#### [Problem]
Reproduce the listing verbatim, starting at the line that contains "From the shooting" and continuing through the last line of the listing, both ends included.
Begin
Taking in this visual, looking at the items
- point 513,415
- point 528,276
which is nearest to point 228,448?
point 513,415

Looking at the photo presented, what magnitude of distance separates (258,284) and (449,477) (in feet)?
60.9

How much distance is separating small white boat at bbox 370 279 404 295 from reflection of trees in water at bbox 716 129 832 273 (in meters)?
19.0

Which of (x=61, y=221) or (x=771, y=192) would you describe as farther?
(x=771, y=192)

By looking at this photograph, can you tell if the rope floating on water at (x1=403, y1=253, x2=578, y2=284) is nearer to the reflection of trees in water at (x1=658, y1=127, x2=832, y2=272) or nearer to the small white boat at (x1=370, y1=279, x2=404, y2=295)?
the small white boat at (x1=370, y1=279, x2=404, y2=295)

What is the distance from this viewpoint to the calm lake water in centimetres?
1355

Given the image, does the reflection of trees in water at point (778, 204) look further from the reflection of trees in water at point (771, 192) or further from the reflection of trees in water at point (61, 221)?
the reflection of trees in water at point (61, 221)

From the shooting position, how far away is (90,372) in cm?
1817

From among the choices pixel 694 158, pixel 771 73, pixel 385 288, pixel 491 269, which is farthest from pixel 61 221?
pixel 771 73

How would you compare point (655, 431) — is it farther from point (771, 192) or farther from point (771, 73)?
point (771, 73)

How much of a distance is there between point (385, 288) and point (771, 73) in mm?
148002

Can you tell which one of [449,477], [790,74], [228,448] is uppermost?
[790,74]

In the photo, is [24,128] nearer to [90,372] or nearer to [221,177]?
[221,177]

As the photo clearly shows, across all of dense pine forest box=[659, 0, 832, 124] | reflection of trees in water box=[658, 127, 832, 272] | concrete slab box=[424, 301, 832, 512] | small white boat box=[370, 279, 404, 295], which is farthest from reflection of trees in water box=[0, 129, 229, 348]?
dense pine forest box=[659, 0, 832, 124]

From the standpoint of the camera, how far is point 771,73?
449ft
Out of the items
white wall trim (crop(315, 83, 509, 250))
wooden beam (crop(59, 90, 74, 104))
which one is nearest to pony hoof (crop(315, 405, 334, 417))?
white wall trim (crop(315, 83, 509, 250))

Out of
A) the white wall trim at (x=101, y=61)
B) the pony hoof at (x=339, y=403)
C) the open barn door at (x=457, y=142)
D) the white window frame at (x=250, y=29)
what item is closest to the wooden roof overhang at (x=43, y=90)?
End
#### [Exercise result]
From the shooting position, how far away is (90,372) in cm?
1817

From among the choices pixel 694 158, pixel 771 73, pixel 385 288, pixel 491 269, which is farthest from pixel 61 221?
pixel 771 73

How would you compare point (655, 431) — is it farther from point (771, 192) or farther from point (771, 73)?
point (771, 73)

How much of a distance is there between point (385, 288) and point (771, 73) in mm?
148002

Can you tell which one of [449,477], [790,74], [228,448] is uppermost?
[790,74]

In the photo, is [24,128] nearer to [90,372] or nearer to [221,177]?
[221,177]

As the photo clearly shows, across all of dense pine forest box=[659, 0, 832, 124] | reflection of trees in water box=[658, 127, 832, 272] | concrete slab box=[424, 301, 832, 512] | small white boat box=[370, 279, 404, 295], which is farthest from reflection of trees in water box=[0, 129, 229, 348]?
dense pine forest box=[659, 0, 832, 124]

From the standpoint of the camera, how far is point 771,73?
449ft
Out of the items
white wall trim (crop(315, 83, 509, 250))
wooden beam (crop(59, 90, 74, 104))
which one is nearest to pony hoof (crop(315, 405, 334, 417))?
white wall trim (crop(315, 83, 509, 250))

Out of
A) the white wall trim at (x=101, y=61)
B) the pony hoof at (x=339, y=403)
C) the open barn door at (x=457, y=142)
D) the white window frame at (x=250, y=29)
what item is closest to the wooden roof overhang at (x=43, y=90)?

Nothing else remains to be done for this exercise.